Copy, exactly and without additions, every line in the records below from the one holding "genus: Mazama" through the one holding "genus: Alcelaphus", both ends included.
========================================
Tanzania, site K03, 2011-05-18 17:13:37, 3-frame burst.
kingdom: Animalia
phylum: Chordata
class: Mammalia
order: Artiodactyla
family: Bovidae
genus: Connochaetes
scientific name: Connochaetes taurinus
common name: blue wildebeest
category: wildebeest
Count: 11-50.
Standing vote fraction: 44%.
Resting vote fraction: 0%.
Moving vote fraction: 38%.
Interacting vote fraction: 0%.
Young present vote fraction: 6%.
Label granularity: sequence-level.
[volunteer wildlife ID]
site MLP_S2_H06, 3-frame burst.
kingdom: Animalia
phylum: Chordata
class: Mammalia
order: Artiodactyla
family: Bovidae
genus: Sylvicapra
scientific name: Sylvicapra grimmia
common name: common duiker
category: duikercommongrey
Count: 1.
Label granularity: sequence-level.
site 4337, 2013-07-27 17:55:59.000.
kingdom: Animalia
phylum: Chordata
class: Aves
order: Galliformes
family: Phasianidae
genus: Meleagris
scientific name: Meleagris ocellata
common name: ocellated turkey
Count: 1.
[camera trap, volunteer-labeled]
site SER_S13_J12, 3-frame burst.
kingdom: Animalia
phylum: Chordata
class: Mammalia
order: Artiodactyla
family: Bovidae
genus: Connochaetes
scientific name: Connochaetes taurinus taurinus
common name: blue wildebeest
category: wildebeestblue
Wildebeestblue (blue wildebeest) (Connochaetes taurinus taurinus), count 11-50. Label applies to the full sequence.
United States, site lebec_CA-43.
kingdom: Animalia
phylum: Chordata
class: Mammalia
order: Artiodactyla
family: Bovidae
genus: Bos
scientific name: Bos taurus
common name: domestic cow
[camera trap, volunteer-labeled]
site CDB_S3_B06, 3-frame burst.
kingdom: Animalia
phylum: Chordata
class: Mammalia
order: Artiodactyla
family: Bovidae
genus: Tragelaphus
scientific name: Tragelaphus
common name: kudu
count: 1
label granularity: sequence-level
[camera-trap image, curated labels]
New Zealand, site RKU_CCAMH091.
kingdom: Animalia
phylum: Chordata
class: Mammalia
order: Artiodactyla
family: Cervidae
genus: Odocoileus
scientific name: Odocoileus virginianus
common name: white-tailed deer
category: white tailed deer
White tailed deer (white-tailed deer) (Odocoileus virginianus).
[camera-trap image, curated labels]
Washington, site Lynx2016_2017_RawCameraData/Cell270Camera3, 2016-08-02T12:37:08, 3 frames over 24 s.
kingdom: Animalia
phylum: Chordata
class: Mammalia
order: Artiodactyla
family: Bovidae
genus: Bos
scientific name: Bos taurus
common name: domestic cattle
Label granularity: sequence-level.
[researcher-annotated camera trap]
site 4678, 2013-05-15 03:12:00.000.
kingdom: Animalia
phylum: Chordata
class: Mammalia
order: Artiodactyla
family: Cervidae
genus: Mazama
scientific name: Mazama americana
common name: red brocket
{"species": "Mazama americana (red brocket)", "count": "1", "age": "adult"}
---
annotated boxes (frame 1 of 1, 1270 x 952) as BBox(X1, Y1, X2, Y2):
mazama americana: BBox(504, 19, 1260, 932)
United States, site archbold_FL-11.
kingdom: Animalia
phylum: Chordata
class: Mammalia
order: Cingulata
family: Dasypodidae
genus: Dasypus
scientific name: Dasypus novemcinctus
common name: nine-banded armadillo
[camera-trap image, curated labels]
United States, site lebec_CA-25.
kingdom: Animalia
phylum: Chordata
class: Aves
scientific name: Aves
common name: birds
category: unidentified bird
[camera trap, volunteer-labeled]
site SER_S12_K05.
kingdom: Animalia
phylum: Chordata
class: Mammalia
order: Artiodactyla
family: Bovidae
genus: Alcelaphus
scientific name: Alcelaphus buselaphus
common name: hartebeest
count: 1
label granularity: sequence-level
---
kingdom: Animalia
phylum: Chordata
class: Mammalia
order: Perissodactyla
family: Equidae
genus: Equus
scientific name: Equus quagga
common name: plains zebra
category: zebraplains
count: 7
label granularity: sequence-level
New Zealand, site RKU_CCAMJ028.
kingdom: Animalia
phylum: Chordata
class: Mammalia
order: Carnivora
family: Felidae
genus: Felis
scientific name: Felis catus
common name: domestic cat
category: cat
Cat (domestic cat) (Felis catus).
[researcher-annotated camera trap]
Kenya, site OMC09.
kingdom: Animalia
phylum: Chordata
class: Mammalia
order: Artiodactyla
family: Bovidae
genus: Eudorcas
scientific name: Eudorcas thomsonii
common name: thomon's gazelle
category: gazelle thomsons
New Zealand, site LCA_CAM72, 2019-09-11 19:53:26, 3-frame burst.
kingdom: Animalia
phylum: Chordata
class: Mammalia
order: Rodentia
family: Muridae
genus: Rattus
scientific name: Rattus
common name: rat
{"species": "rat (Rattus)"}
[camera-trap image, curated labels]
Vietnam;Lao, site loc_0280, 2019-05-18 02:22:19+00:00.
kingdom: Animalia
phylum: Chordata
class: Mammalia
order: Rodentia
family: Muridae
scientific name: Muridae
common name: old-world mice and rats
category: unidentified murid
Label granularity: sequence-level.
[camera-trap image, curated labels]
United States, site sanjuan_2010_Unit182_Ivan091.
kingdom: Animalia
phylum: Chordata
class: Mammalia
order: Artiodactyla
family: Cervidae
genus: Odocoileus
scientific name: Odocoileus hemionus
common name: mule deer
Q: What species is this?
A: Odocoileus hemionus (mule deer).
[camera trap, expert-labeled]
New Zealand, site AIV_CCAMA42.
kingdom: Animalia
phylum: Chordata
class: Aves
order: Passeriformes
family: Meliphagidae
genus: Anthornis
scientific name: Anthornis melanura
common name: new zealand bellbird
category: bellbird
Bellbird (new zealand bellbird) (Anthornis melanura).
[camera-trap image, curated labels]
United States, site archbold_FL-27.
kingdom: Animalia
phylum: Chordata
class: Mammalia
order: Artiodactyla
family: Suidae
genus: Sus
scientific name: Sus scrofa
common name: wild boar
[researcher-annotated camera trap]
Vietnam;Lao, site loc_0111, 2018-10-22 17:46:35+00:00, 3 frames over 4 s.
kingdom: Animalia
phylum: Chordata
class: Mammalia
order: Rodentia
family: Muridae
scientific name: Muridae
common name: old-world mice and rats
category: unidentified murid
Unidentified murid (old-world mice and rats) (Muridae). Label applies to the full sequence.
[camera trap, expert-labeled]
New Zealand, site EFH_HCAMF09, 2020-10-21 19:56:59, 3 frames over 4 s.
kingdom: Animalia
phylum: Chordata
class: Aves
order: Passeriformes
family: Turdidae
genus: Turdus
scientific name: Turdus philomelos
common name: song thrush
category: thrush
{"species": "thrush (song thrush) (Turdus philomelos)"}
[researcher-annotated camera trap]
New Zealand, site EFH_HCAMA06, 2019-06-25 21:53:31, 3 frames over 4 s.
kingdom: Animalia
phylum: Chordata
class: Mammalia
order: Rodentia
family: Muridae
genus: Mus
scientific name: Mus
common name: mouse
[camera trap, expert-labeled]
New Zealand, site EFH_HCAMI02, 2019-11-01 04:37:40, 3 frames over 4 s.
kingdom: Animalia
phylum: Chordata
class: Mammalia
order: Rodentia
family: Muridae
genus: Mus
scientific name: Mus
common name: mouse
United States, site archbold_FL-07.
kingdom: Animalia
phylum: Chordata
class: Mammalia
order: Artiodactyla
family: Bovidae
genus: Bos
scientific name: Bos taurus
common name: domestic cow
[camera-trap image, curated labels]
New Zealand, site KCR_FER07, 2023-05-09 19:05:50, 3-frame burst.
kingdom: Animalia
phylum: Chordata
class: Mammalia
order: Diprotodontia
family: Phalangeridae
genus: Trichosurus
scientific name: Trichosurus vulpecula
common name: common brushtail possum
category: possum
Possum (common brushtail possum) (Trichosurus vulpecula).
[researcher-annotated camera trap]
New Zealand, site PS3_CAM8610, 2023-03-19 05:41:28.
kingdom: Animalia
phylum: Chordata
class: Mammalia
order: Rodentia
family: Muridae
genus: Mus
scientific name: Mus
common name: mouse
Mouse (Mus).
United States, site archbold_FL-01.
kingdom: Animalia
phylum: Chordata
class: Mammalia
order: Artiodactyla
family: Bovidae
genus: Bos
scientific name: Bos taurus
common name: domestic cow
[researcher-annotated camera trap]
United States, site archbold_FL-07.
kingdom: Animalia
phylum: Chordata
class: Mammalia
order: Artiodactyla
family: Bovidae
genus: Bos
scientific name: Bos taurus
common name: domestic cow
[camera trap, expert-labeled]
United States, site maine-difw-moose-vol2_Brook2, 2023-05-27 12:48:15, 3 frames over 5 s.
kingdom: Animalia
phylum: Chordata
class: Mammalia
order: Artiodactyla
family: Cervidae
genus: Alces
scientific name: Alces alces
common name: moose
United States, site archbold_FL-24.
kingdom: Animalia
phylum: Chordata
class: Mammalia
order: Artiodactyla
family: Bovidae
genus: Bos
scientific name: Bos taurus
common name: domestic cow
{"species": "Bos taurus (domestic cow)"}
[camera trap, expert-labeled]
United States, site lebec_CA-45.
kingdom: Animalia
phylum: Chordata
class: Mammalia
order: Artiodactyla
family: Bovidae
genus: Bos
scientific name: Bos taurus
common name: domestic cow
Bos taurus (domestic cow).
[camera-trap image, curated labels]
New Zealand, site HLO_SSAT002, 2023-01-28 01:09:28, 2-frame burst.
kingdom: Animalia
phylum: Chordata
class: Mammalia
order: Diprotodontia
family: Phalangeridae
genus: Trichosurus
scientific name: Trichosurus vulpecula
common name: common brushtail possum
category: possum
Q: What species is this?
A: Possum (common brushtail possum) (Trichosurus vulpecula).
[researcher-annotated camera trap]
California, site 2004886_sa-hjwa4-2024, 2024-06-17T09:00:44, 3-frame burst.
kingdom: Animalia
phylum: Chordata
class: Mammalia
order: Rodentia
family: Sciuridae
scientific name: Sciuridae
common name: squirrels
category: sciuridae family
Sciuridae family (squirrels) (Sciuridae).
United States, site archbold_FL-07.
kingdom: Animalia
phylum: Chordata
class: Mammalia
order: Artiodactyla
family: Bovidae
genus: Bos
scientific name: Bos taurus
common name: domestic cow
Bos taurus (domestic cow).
========================================
EXPECTED ANSWER:
genus: Mazama
scientific name: Mazama americana
common name: red brocket
{"species": "Mazama americana (red brocket)", "count": "1", "age": "adult"}
---
annotated boxes (frame 1 of 1, 1270 x 952) as BBox(X1, Y1, X2, Y2):
mazama americana: BBox(504, 19, 1260, 932)
United States, site archbold_FL-11.
kingdom: Animalia
phylum: Chordata
class: Mammalia
order: Cingulata
family: Dasypodidae
genus: Dasypus
scientific name: Dasypus novemcinctus
common name: nine-banded armadillo
[camera-trap image, curated labels]
United States, site lebec_CA-25.
kingdom: Animalia
phylum: Chordata
class: Aves
scientific name: Aves
common name: birds
category: unidentified bird
[camera trap, volunteer-labeled]
site SER_S12_K05.
kingdom: Animalia
phylum: Chordata
class: Mammalia
order: Artiodactyla
family: Bovidae
genus: Alcelaphus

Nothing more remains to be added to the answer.